C’est de là, (1) jeudi matin, après un bon p’ti dej, qu’une Citroën grise C6 municipale et avec chauffeur est venue le cueillir pour le conduire jusqu’à la mairie (2). Petit conciliabule avec Mme Hazan… M. Jospin a l’air ravi…(3)La cour rapplique, et tout le monde prend à pied, la direction du Boulingrin, l’une des merveilles du monde après le Parthénon et le Taj Mahal… Là explication de texte sur la renaissance du hangar, avec casque de chantier sur la tête, des fois qu’un morceau de voûte tombe du ciel. A noter la façon très cool de porter le casque de notre bonne maire : posé crânement en arrière de la tête comme le canotier de Maurice Chevalier, ou celui de Charles Trenet…
Quant à Eric Quénard, extatique, son casque semble léviter au dessus de son crâne, au sein duquel tempêtent les perspectives de la campagne législative (4).

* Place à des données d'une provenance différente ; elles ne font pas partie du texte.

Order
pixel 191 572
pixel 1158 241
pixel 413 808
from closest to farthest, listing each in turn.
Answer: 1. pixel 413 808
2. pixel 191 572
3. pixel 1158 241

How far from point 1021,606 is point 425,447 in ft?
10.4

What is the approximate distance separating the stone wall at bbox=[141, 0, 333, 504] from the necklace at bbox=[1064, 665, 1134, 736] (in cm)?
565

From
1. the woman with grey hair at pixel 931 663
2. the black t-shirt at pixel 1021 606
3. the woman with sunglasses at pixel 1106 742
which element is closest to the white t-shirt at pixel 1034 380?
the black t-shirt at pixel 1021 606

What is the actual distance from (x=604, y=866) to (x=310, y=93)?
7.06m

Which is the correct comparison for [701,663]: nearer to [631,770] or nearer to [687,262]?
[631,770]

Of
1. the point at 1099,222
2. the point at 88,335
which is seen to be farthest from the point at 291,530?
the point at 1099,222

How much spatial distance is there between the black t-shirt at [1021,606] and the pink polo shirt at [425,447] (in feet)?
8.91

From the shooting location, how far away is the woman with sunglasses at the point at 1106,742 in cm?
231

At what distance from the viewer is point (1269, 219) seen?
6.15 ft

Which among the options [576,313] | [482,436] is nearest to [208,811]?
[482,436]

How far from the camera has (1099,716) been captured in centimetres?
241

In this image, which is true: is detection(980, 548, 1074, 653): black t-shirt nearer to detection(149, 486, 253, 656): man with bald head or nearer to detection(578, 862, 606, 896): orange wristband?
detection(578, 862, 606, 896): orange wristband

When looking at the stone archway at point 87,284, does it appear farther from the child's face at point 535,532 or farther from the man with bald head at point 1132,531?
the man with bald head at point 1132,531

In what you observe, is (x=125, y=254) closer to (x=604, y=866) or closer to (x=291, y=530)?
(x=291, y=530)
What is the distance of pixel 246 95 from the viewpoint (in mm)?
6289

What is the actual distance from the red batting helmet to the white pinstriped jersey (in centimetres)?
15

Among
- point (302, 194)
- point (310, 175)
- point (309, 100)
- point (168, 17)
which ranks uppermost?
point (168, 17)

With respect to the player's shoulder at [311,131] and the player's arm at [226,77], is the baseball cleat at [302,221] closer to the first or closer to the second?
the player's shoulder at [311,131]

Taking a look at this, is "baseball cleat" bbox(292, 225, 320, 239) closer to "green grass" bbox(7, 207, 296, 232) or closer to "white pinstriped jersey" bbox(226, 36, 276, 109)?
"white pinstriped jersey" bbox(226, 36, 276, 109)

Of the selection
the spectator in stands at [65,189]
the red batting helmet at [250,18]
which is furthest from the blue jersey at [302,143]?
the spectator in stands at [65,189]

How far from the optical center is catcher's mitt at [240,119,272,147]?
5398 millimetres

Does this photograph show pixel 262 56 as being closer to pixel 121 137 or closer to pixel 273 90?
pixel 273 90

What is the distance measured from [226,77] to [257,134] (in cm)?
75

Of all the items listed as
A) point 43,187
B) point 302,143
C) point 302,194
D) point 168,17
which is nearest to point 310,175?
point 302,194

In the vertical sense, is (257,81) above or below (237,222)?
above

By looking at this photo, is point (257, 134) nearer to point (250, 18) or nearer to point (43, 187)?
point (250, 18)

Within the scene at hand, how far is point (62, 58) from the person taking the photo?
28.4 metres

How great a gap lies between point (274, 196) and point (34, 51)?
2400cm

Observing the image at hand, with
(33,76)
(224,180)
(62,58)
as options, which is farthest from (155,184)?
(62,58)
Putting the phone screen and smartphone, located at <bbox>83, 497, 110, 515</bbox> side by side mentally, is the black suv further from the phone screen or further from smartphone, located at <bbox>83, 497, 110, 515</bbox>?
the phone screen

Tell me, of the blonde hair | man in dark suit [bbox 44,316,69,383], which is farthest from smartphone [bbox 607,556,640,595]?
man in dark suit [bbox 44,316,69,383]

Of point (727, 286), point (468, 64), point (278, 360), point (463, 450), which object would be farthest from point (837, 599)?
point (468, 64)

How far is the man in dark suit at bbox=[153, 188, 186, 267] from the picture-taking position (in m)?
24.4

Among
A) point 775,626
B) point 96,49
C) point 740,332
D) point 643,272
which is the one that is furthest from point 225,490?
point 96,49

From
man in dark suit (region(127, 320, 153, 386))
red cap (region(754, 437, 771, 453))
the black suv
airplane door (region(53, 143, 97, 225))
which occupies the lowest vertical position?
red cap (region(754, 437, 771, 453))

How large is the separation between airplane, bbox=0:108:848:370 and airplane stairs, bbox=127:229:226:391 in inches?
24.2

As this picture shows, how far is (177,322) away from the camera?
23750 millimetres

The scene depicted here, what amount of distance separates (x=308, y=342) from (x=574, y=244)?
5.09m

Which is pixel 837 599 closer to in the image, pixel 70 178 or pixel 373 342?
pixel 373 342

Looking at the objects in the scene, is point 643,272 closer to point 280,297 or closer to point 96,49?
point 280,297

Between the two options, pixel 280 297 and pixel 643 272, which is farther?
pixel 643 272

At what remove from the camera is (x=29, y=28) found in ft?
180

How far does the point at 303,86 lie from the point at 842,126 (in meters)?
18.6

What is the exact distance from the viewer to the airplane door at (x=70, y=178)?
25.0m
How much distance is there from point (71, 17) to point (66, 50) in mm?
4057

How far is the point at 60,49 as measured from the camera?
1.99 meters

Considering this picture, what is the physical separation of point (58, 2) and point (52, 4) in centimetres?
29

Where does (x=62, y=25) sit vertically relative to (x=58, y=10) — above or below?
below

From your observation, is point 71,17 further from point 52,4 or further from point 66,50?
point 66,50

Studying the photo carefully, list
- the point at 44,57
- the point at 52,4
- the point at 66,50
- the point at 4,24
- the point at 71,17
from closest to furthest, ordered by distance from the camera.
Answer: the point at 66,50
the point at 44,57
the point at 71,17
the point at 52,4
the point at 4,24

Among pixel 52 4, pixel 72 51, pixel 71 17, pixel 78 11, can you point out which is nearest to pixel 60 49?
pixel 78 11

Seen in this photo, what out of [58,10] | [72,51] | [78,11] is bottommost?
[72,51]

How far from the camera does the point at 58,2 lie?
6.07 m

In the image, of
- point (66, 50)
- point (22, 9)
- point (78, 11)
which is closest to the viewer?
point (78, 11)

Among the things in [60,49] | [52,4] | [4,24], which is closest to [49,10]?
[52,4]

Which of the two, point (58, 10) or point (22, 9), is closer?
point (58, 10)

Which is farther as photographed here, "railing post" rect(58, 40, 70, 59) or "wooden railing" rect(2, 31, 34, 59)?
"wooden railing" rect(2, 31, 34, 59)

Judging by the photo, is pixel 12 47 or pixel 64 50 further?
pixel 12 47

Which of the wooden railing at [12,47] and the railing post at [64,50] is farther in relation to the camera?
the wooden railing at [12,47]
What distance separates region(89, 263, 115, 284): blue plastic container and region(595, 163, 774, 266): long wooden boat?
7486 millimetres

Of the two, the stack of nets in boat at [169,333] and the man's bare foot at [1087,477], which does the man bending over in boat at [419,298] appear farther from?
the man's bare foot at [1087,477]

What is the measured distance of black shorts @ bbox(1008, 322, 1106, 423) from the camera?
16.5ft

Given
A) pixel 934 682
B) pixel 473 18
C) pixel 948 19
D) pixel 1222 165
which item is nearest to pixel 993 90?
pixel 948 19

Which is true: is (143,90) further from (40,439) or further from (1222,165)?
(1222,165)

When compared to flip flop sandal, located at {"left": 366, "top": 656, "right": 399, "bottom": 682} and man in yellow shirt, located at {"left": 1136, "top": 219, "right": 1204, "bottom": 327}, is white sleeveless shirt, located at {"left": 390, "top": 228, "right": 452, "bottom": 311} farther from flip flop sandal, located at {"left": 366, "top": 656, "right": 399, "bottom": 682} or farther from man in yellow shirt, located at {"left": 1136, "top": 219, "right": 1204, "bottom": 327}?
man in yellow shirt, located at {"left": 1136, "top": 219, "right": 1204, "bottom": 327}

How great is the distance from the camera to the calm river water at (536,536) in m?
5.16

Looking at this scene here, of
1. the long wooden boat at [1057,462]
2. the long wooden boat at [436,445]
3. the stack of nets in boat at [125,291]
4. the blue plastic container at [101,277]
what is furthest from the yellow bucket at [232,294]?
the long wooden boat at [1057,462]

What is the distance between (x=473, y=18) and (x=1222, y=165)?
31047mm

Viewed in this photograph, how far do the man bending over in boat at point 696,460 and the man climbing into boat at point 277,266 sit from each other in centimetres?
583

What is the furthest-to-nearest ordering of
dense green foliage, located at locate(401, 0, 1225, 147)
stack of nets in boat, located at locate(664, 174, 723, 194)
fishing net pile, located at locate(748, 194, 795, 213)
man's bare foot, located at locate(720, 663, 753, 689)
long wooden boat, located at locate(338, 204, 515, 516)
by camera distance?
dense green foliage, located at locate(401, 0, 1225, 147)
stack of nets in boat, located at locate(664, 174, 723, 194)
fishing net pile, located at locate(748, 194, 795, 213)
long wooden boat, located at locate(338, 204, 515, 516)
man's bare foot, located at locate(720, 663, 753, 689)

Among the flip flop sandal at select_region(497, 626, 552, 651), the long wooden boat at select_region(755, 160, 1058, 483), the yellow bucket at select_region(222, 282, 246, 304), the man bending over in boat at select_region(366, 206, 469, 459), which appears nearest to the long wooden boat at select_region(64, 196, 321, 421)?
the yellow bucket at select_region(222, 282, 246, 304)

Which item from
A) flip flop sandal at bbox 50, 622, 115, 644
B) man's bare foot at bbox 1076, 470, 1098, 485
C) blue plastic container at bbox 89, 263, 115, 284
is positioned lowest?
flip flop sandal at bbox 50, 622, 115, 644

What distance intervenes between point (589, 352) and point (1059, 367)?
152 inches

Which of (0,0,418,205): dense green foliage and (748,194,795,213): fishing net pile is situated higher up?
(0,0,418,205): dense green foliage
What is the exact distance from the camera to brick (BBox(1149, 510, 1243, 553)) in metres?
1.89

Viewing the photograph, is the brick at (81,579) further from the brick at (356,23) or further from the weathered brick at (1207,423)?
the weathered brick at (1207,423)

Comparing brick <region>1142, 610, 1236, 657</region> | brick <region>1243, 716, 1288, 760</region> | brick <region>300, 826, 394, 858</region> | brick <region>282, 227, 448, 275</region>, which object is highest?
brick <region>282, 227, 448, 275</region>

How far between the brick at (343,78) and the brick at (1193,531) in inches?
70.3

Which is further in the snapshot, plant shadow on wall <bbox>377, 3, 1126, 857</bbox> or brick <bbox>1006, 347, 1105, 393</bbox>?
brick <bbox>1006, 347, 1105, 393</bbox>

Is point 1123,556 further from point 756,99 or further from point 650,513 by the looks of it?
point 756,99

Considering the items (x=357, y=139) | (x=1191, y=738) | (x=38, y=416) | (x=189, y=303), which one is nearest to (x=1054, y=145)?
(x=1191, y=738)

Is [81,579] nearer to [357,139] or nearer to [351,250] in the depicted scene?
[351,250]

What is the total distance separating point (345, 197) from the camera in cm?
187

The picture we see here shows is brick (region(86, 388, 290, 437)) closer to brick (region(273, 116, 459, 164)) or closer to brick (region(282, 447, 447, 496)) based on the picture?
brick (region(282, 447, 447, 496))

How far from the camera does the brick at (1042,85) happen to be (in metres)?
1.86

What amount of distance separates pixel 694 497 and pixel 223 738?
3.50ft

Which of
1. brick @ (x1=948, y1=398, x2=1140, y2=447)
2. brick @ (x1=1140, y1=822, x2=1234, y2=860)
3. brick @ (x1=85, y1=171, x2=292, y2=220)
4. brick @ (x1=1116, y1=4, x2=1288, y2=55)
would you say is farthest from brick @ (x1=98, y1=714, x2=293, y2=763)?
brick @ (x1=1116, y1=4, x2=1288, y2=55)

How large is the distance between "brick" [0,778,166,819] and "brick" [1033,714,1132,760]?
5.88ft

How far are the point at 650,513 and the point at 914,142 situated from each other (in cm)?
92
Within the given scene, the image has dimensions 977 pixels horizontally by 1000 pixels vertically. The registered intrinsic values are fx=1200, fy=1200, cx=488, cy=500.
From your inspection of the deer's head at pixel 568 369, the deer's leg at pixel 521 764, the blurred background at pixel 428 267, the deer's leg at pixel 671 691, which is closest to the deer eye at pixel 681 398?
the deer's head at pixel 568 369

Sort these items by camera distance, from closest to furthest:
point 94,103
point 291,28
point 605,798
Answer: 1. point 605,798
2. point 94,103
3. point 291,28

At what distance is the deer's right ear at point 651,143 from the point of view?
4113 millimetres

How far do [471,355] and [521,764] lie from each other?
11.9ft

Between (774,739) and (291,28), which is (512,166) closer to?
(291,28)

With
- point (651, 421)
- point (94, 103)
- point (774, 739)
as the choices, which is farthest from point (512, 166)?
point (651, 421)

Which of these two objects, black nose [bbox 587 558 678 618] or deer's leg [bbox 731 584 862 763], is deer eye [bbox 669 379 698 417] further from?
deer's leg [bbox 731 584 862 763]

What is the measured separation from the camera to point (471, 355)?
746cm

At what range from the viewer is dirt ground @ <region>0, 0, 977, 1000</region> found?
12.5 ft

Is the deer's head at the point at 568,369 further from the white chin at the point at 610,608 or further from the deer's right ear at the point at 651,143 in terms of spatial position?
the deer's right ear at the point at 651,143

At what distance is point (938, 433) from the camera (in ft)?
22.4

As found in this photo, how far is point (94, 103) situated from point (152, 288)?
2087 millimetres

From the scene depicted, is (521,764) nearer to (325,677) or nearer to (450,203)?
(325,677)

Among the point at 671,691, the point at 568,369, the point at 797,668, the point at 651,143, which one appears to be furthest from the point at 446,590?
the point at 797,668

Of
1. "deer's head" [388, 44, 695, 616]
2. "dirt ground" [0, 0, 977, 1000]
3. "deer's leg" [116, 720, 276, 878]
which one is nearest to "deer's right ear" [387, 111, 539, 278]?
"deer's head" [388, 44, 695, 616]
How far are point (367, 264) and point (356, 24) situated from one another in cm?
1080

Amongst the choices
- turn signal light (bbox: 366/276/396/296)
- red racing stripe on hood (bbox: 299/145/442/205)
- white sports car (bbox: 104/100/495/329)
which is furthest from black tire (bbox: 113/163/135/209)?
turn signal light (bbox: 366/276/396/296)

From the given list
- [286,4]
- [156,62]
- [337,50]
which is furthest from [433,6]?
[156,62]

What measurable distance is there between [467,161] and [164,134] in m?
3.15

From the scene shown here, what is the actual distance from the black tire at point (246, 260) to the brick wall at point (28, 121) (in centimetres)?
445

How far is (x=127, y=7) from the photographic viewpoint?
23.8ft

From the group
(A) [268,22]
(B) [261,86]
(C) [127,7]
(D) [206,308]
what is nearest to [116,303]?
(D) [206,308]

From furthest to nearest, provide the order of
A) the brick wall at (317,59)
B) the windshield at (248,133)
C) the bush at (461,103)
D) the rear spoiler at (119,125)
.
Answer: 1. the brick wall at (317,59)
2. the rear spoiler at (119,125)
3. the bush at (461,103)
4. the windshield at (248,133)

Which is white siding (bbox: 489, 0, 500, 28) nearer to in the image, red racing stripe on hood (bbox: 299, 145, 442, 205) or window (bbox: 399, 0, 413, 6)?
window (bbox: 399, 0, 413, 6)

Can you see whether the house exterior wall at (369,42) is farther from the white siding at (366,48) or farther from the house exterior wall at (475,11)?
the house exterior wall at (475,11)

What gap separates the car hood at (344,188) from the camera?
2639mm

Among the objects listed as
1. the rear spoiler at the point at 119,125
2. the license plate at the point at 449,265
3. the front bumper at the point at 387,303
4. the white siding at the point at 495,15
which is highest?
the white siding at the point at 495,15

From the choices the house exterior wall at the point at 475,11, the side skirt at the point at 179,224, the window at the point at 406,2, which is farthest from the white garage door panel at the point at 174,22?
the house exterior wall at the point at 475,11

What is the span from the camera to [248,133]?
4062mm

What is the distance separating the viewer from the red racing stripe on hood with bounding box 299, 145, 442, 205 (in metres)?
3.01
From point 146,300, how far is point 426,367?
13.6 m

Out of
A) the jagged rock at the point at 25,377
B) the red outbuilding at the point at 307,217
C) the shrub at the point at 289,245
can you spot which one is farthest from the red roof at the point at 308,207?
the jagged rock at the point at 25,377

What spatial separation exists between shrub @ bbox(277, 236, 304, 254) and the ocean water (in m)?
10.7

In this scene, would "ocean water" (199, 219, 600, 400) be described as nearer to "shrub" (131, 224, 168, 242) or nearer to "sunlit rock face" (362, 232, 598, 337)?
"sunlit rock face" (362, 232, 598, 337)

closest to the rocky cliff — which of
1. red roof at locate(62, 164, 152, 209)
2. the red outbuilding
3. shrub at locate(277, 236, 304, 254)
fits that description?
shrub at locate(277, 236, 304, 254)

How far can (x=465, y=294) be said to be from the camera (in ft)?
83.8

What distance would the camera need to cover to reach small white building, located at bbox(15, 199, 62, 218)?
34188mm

Seconde merveille urbaine,le tramway, redécouvert en France après avoir été systématiquement démonté partout où il circulait précédemment, pour être finalement réinstallé à grands frais. Avant d’embarquer, histoire de se réchauffer un coup, la petite équipe proche du peuple et des « djeuns » s’est livrée à quelque exercice de street dance (5).
Puis M. Jospin est monté dans cet étrange engin qu’est un tram, après avoir composté sa carte machin-chose ; on lui a expliqué comment ça marche, et le train-train a transporté tout son petit monde du côté de Croix-Rouge, le temps de quelques photos souvenirs, notamment avec des représentants de la diversité. Retour au centre ville et cap sur la cathédrale. Hiératique, tout de noir vêtu dans son grand manteau boutonné jusqu’au cou, tel la créature du Nosferatu de Murnau, Lionel de Ré, toise les statues des Saints, pendant qu’on lui raconte plein d’histoires intéressantes… (6) Une fois sous les croisées d’ogives de la nef, le temps est venu des apparitions (7). Inspirés par la lumières surnaturelle des vitraux, les camarades en pleine crise mysticopolitique ont peut-être cru voir Dieu, leur Dieu, Tonton, qui leur indique la route. Alors évidemment, ça secoue !
D’ailleurs, peu avant cet épidode, en pleine rue, Serge Pugeault, en tenue populaire, zonblou, jean Tati et écharpe Xtrasse, a été subitement secoué d’un spasme d’enthousiasme, tel un quacker (8), à moins que ce ne soit une nouvelle passe de hip hop, inspirée par le James Brown de Sex Machine…
Mais tout ceci ne nous regarde pas, car la visite de Lionel était « privée ».